Su âyete dikkat ediniz: "Sizden her biriniz için bîr şeriat ve bir yol belirledik" Herkes için aynı olması gereken Din teriminin bura­da kullanılmadığına dikkat ediniz. Din, hiçbir farklılığa İmkân vermez. Şeriat ve Minhac, Özü herbiri için aynı olan şeylerden kaynakla-namazdı. Bu yüzden onların farklı ülkeler ve farklı zamanlar için farklı olmaları kaçınıl­mazdı. Bu çeşit farklılıklar dinin temelindeki farklılıklar değildir. Sadece tâli unsurlarda olan farklılıklardır.

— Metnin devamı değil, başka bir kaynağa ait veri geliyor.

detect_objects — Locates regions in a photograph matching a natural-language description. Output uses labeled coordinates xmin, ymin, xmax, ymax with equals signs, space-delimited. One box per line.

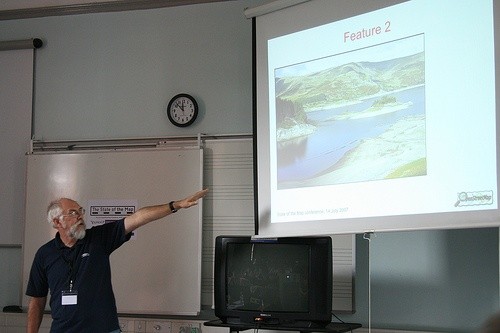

"Eğer Allah dilemiş olsaydı, hepinizi tek bir ümmet yapardı" ifadesiyle Kur'ân, yukarıda­ki gerçeği vurgulamayı amaçlamaktadır. Bu ifade davranışlarda, geleneklerde ve hayat tarzlarında farklılık meydana getiren etkenler olarak, değişik ülkelerde yaşayan değişik in­san gruplarının farklı temayüllerini gözönüne almaktadır. Fakat bu nitelikteki farklılıklar in­san tabiatının dışında gelişen farklılıklardır, dolayısıyla gerçekle gerçek olmayan arasın­da ölçü olmamalı ve karşılıklı nefret ve düş­manlıklara sebebiyet vermemelidir. Sadece dinin temeline, diğer bir tâbirle, Allah'a kul­luk ve doğru yaşayışa müdahale edilmemeli­dir.

işte bu yüzden Kur'ân hoşgörüye bu kadar büyük önem vermektedir. Öğretilerine şiddet­li bir şekilde muhalefet edenler için bile hoş­görüden bahsetmektedir. Bir yerde Peygam­bere hitab ederken şöyle buyurmaktadır: "Rabbin dileseydi, yeryüzündekilerin hepsi mutlaka iman ederdi. O halde sen mi insanları iman etsinler diye zorlayacaksın?" (10: 99).

Kur'ân'a göre, "insan fıtratı gereği kendisini memnun eden bir yolu takip etmek ister. Na­sıl siz, yolunuzun doğru yol olduğunu düşü­nüyorsanız, diğerleri de kendi yollarının doğ­ru yol olduğunu düşünürler. Bu yüzden müsa­maha faziletini üzerinizde taşıyınız." Bu konuda Kur'ân şöyle seslenmektedir: "(Onların) Allah'tan başka yal vardıklarına sövmeyin ki, onlar da bilmeyerek sının aşıp Allah'a söv­mesinler! Biz, her ümmete yaptıkları işi böyle süslü gösterdik; sonunda dönüşleri Rab'leri-nedir. O, onlara ne yaptıklarını haber vere­cektir." (6: 108).